:: Short problem ::
Write out again every line of the records from the line containing "What is the extent" through the line containing "126 centimetres", both included, shifting each distance figure in the answers up by 53.

:: Dataset entries ::
* * * *
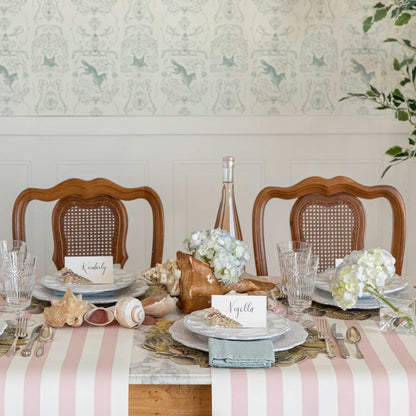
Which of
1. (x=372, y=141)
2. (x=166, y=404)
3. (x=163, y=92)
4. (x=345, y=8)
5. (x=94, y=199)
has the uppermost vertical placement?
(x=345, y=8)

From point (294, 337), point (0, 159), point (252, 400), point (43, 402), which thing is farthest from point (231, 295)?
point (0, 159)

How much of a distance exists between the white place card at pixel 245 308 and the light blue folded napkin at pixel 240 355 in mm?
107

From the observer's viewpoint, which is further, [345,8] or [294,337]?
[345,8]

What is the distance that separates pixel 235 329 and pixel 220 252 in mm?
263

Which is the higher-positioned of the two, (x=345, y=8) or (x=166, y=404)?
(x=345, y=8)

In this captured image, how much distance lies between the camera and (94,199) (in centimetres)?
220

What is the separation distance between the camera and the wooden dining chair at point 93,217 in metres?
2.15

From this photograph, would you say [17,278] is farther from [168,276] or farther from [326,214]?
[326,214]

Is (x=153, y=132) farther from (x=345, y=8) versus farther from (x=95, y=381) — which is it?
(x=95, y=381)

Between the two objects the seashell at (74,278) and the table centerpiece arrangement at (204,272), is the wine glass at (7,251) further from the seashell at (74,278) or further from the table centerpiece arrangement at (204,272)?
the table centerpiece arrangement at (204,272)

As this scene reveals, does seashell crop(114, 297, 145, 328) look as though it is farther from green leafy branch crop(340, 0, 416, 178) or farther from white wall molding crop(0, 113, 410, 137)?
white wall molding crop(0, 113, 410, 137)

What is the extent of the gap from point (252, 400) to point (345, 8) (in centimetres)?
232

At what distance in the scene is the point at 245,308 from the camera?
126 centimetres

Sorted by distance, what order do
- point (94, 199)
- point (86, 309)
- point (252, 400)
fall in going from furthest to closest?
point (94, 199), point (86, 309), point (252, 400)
* * * *
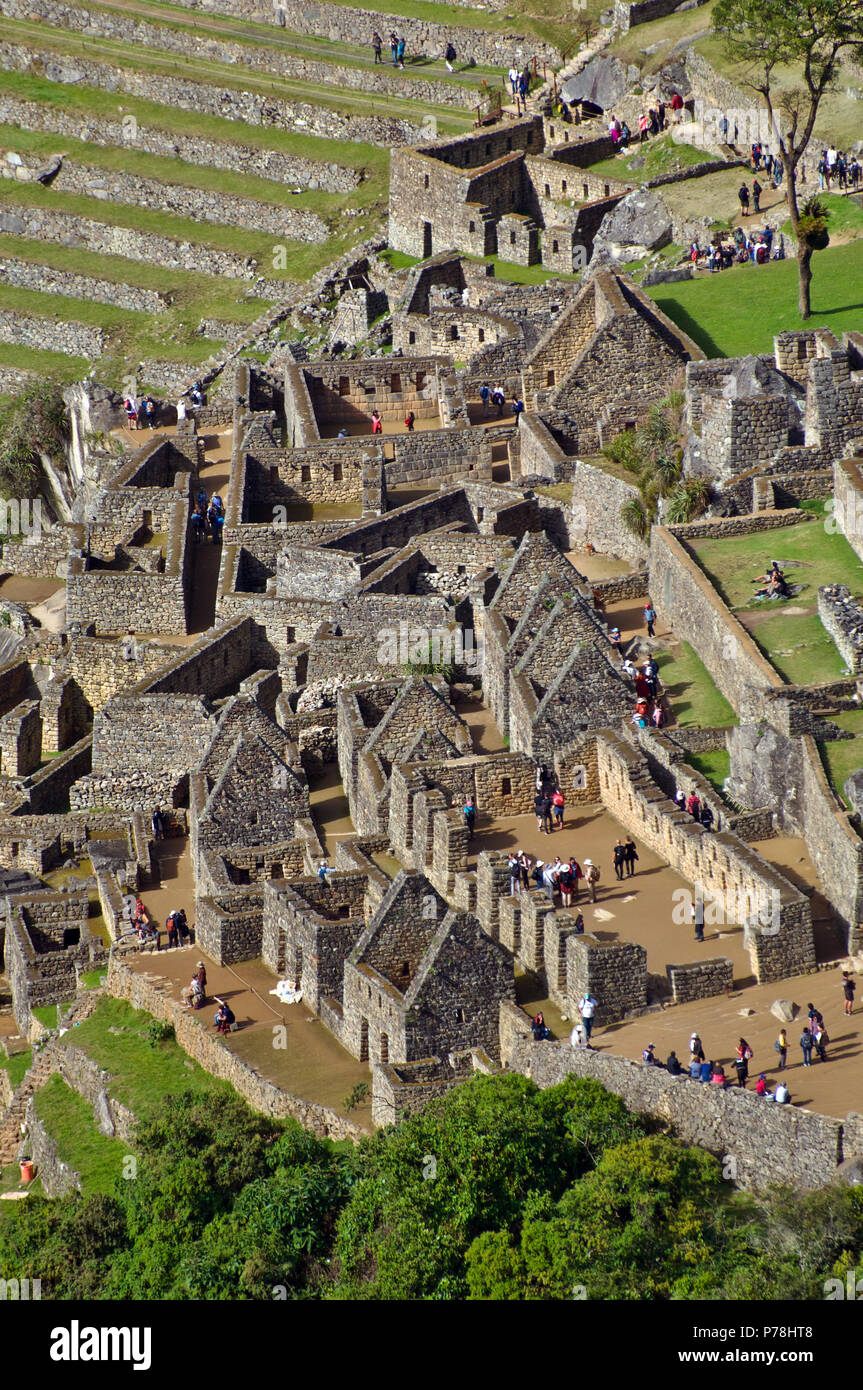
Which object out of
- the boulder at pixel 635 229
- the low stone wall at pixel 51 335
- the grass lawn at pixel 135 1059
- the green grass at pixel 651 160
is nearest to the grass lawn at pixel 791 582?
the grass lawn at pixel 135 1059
* * * *
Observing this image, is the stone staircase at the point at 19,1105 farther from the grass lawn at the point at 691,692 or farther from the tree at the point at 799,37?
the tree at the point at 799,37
* * * *
:: Expected answer ::
What is the extent of the gap from point (252, 400) to point (345, 8) (in centimetres)?
285

At what distance in the scene is the point at 245,308 from the camera?
179 centimetres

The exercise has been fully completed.